Warnick: I think I will remember Professor Haraguchi a lot because learning Italian was particularly hard for me. My art professors were all really helpful. The people on my thesis committee were awesome: Daniel Everett, Collin Bradford, Brian Christensen. There’s too many to name, honestly.
Q: What advice would you give to current students?
Warnick: I feel some regret that I didn’t allow myself to more fully embrace experiences because I was nervous about something. Don’t let fear of failure hold you back. Also, you can find a community in strange and unusual places. Have an open mind.
I spent a lot of time jumping between departments. I have minors in Italian and theater. I spent a lot of time in theater. Some of my dearest friends that I made in college have been through those experiences I had in the performing arts.
Q: What was your most inspiring experience at BYU?
Warnick: It’s hard for me to pick a single one. My thesis was interesting to pull together. It tied together a lot of my interests, and I felt really excited about being able to do that.

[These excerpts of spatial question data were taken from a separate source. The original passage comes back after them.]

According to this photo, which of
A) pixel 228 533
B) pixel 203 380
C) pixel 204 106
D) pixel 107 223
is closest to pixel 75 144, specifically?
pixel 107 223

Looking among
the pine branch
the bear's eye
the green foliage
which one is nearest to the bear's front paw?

I have several experiences where I went off campus through BYU. I went to Rome and New York through the Department of Art, and I traveled with Young Ambassadors to Scotland and China. There was something about having the BYU community off-campus. You see people differently. You experience things differently. It’s nice to be in those foreign places and still have your roots with you.
Q: Why is art important to you?
Warnick: It's a medium of thought to me. It helps me flesh out ideas I want to express and ideas or questions I want to investigate if not completely answer. I think art is important at helping me navigate the gray area, and that is a space I love to be in. The art I love is good at forging connections that aren’t based on clear, obvious verbal communication.
I also love that art allows me to put on many different hats. As a kid, I was the worst at answering “What do you want to be when you grow up? I just had a different answer every day. I feel like art allows me to dip my toes into more fields than if I just decided to do acoustical physics or history. I can research these things in tandem with being an artist.